My Ford and I c.1984
My current Chevy
One of the few advantages to turning 70
(see last post) is that folks hesitate (not completely refrain, but hesitate)
to ask for this assistance. “We’d better not give the old guy a heart attack,”
they think. “There might be a liability issue.” Just last month a friend
borrowed my truck but didn’t ask for my help loading it. I nonetheless lent a
hand unloading it at the final destination, but no more than that. In truth I
could have done more, but I saw no reason to say so. Fortunately, at 70 when
you say “I’m tired,” people take you seriously whether it is true or not. The word “furniture” comes from French
“fourniture,” meaning “equipment.” We regard “equipment” as stuff other than
real estate, which by definition is anything “attached to or under the soil”; equipment
is the stuff on or in the real estate. It is therefore movable, at least in
principle. In French the word for “furniture” is not “fourniture” but “meuble,”

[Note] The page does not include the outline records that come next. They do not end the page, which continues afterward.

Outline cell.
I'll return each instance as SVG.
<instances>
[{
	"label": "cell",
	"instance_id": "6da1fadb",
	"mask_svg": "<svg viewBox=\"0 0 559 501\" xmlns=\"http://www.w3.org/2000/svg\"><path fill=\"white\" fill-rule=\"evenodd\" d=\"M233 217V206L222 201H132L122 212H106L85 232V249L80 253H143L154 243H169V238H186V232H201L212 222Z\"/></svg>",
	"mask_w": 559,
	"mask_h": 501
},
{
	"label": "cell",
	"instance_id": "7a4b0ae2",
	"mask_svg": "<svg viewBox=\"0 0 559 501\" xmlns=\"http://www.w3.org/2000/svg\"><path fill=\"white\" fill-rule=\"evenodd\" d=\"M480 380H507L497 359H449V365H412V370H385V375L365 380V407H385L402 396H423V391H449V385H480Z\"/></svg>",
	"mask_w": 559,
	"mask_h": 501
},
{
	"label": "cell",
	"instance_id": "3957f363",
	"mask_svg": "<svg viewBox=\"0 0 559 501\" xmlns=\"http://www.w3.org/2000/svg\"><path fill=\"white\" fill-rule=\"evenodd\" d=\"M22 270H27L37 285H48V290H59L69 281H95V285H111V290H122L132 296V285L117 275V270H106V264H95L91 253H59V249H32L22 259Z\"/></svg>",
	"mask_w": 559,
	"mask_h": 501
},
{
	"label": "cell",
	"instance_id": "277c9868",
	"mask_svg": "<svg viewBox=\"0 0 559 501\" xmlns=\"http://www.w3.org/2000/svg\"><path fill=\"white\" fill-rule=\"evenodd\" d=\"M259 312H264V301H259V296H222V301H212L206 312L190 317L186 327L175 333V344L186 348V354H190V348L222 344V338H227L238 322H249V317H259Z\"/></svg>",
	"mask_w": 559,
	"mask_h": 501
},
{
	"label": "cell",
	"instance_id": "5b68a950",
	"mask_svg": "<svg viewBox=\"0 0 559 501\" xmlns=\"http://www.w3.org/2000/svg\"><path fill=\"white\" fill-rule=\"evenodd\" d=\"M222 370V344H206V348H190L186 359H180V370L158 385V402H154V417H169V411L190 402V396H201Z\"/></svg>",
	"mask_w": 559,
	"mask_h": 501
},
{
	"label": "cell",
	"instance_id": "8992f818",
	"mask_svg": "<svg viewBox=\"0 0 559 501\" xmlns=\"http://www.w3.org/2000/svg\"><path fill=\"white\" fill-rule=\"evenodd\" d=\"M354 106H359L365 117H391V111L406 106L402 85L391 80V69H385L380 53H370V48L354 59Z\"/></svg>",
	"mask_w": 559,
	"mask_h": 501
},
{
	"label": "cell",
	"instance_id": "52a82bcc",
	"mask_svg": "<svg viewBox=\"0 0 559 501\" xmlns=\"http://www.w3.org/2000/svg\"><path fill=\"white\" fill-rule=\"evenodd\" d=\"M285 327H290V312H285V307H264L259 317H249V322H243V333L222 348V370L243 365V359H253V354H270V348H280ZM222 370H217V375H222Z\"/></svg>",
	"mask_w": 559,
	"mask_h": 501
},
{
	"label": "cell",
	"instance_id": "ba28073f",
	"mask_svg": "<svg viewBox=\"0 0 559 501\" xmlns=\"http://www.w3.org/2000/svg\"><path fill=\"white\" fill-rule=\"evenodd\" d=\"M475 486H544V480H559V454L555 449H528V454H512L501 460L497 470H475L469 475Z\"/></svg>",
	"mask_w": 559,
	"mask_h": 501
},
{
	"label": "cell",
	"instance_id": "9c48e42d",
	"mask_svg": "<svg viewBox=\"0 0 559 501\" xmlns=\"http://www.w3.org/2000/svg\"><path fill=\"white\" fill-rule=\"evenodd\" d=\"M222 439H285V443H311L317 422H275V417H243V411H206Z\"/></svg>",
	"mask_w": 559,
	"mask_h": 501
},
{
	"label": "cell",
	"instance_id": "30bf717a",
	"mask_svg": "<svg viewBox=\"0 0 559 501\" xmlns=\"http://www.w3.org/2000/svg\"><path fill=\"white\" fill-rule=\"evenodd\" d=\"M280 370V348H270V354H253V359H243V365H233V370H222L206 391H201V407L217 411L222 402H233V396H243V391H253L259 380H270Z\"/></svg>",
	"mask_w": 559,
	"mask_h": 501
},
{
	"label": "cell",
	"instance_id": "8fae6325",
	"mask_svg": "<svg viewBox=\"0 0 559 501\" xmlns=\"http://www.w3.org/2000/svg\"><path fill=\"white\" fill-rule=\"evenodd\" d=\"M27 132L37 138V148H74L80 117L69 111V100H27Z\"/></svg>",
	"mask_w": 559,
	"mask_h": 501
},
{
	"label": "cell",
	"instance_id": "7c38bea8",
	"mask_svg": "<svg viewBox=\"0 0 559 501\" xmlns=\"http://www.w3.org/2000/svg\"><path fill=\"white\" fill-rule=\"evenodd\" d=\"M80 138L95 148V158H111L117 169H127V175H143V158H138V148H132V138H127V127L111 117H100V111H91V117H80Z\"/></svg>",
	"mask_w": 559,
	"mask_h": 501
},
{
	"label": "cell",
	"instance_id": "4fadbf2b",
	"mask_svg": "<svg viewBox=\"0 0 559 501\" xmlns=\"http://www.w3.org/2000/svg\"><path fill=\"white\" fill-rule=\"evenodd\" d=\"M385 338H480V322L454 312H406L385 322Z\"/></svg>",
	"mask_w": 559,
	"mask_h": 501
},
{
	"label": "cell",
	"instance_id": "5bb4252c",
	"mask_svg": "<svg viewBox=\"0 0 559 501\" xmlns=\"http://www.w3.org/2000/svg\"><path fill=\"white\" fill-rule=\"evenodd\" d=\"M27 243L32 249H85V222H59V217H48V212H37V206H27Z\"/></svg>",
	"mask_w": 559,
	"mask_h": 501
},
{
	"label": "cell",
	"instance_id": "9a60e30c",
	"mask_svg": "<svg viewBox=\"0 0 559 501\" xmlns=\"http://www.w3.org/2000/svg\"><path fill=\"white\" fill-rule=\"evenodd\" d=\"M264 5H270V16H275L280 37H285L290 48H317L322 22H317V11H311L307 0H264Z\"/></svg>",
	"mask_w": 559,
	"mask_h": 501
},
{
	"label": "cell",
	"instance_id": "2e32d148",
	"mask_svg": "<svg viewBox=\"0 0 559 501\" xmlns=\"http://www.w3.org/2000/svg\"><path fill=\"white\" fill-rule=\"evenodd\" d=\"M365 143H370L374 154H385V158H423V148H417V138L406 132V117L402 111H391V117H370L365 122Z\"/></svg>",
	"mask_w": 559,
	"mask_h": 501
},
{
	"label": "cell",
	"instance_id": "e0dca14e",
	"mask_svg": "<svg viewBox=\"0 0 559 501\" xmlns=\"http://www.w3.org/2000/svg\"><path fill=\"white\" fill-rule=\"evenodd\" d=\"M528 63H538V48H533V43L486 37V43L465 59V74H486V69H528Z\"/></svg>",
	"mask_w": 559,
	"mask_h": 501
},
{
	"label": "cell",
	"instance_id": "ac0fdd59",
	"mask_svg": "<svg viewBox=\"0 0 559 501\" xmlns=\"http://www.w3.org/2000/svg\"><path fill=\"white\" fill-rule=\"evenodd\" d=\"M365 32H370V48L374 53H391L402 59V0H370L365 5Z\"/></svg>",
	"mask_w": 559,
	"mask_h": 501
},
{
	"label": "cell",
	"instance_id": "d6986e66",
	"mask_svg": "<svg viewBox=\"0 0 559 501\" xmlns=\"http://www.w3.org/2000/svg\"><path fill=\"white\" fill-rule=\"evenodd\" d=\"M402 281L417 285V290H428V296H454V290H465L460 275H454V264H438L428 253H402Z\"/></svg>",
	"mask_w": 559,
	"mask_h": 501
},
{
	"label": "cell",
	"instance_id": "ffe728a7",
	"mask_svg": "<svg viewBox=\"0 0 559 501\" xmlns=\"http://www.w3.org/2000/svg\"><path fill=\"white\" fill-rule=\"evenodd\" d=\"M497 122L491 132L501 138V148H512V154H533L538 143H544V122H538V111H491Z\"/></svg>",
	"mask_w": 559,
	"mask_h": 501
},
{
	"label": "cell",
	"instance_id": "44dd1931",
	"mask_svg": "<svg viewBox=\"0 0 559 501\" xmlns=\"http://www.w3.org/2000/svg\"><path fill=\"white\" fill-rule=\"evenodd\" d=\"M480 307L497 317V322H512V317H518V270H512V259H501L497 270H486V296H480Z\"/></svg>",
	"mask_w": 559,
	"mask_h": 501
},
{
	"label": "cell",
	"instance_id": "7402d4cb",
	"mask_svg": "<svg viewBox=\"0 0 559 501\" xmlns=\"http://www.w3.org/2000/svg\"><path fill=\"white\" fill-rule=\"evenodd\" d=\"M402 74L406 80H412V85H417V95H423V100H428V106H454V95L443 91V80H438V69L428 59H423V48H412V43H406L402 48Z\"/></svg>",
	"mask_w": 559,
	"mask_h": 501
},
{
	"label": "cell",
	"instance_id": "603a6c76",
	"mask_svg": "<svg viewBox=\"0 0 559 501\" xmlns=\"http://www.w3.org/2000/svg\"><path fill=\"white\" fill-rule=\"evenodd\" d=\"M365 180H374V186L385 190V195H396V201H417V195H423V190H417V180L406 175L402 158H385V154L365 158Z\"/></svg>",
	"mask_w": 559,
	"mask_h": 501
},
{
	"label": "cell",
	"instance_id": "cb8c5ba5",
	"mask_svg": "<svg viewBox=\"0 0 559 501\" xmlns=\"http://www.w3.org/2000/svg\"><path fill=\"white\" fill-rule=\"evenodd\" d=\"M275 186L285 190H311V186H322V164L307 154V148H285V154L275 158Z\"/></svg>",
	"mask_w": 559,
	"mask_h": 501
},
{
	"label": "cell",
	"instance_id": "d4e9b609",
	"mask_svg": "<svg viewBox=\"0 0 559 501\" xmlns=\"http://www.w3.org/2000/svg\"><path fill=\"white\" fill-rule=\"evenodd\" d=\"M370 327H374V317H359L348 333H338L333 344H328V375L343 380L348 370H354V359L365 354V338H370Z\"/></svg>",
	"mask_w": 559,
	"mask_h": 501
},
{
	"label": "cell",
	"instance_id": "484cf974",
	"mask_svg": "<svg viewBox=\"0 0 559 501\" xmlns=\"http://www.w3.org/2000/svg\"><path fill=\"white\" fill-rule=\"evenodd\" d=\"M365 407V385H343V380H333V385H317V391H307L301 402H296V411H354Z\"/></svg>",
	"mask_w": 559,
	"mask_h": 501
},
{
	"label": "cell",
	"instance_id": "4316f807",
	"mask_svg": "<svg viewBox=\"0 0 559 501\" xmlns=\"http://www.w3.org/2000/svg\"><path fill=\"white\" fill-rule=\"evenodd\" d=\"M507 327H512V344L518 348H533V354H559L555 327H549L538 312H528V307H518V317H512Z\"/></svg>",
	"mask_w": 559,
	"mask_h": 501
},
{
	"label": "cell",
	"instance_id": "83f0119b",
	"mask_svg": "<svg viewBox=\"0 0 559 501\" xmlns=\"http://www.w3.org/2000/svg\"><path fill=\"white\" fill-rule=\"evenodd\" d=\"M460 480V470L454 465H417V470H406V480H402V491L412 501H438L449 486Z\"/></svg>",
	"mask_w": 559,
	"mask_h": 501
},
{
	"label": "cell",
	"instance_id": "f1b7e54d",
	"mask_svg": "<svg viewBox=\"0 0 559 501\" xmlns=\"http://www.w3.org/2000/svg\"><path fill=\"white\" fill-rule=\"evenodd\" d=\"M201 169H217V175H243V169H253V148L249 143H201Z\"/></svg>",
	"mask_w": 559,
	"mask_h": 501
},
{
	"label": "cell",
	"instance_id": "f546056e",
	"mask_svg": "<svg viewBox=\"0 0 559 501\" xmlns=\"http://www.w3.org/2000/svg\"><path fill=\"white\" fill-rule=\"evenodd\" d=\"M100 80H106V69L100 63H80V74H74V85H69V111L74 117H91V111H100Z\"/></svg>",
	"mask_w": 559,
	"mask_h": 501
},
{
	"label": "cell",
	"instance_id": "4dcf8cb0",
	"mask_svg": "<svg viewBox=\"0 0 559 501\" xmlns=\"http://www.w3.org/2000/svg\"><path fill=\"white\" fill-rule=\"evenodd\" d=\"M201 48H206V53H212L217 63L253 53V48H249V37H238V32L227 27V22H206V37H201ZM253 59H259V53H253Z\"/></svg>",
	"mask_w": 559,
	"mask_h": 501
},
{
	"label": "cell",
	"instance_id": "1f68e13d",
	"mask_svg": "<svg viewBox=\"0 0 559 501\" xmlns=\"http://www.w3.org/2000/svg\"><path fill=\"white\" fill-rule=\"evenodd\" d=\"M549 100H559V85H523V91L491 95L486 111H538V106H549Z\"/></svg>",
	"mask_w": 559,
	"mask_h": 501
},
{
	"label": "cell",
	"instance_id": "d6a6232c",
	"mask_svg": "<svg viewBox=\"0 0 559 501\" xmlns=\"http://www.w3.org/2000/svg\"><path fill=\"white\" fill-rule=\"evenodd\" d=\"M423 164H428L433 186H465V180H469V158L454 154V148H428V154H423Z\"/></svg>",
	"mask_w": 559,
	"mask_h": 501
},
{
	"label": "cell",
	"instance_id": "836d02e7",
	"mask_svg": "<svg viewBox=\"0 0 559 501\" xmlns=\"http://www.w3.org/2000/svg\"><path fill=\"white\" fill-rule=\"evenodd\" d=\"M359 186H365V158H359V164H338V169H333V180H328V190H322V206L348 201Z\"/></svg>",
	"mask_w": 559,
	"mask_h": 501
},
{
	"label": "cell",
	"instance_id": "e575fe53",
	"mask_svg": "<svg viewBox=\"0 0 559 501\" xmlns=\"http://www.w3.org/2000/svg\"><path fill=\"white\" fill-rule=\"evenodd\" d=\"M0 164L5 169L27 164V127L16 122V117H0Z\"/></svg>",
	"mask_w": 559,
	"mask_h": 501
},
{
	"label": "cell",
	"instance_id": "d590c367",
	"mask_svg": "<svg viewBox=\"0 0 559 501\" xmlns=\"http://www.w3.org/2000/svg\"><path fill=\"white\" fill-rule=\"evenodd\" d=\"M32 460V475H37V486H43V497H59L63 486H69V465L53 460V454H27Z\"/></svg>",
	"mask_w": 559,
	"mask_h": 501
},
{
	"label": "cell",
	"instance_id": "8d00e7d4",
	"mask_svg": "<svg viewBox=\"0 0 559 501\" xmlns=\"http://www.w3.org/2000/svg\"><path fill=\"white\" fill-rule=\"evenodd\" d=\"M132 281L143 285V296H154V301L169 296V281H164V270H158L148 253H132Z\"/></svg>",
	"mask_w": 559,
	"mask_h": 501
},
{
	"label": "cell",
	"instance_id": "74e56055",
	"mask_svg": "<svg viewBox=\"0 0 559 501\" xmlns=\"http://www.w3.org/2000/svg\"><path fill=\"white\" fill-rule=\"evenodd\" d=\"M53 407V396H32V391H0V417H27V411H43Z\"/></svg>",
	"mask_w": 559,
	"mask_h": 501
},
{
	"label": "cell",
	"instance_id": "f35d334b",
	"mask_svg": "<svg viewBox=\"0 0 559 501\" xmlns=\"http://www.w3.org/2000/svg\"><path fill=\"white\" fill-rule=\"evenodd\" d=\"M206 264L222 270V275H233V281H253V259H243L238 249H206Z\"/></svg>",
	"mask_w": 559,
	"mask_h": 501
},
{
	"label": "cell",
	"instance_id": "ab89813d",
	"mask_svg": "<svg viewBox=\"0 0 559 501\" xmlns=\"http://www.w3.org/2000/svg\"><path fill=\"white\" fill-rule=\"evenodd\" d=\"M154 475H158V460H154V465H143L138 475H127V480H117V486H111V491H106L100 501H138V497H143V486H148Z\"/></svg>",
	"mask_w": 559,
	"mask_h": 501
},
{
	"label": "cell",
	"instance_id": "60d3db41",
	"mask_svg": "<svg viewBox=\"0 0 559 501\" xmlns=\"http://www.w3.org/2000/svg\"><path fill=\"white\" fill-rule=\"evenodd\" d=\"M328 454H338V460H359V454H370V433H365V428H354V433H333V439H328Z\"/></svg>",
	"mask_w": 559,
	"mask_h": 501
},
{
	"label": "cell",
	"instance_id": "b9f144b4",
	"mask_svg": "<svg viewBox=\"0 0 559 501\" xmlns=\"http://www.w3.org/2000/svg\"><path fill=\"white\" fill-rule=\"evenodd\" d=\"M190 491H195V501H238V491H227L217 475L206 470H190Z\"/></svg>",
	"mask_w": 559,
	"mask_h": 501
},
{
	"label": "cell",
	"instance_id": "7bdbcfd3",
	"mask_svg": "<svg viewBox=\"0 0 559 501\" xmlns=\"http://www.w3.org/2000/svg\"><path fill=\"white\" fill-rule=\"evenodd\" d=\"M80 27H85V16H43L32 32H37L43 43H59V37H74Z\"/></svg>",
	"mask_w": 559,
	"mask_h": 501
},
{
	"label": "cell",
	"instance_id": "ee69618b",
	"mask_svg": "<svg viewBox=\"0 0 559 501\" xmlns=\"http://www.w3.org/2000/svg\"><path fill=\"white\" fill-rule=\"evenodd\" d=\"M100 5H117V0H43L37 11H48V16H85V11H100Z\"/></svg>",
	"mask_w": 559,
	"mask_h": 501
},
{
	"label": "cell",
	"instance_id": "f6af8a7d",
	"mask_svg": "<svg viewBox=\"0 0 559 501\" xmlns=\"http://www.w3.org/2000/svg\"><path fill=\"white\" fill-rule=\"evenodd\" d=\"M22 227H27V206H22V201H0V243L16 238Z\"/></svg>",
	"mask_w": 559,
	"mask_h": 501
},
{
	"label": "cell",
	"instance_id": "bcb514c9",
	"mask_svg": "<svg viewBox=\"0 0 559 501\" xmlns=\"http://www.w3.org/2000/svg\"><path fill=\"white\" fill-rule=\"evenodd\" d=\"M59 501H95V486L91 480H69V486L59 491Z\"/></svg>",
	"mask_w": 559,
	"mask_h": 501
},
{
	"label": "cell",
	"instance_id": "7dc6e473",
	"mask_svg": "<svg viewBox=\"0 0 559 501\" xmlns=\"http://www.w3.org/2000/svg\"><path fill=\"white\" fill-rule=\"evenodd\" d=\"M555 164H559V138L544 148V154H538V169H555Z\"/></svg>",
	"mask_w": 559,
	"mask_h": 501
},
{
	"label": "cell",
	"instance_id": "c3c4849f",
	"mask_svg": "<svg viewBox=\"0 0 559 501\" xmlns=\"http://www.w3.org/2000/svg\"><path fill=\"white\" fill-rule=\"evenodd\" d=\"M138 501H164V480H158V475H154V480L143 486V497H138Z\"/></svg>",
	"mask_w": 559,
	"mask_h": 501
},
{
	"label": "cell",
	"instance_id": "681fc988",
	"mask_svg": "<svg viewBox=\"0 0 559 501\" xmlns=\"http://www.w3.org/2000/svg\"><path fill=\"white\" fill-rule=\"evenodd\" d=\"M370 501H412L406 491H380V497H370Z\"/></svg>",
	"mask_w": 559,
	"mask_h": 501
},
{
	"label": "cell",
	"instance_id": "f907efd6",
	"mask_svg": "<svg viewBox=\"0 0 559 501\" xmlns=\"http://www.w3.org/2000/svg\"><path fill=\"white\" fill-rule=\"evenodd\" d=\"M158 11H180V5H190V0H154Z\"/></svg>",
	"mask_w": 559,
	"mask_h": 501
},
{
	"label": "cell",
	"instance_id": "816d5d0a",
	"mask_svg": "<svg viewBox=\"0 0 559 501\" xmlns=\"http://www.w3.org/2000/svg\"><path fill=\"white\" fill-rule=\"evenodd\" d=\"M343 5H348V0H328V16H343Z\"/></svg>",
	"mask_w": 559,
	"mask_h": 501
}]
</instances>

which derives from Latin “mobilis,” which actually means “movable.” (The word
for “furniture” in Latin on the other hand is “supellex,” but there is no need
to chase derivations any further.) In any case, it seems likely that friends
have been helping friends move furniture far enough back into history for
mobility to have become part of the very definition. The very earliest furnishings might not
have been movable – for which reason I balk at calling them furniture. At the Neolithic
site Skara Brae in Scotland, for example, in excavated private houses dating to
some 2500 BCE there are Flintstone-like stone dressers, shelves, and beds. They
are really built-ins (I sure as heck wouldn’t try to move them) and so part of
the real estate. But more portable furnishings turn up very early in ancient
Egypt, Mesopotamia, and China. They include nearly all the basic types of
furniture still in use today: chairs (in a broad sense including sofas and
benches), beds, dressers, chests, shelves, tables, and cabinets. No doubt a
friend with an ass (I refer to the equine) was commonly called upon to help
move them. Lightweight folding chairs, which can be carried easily, date back
thousands of years. There are surviving examples of them from Egyptian tombs
and depictions of them from both Assyria and ancient China. Styles and quality of
furniture varied greatly from place to place and time to time but the fundamental
forms and functions have remained the same.
Built-in furnishings at Skara Brae
Furniture (leaving aside the special
case of antiques) is very expensive to buy new, but often resells for only a
few cents on the dollar (when buyers can be found at all) even if it is barely
used. For this reason some people frequent estate sales and yard sales as the
sole sources of furnishings for their houses and apartments. It is a
cost-effective practice, though of course the buyers need a friend with a truck
to move the stuff from the site. From now on, though, if I happen again to be that friend, I’ll let them do the loading and unloading themselves. I’m tired.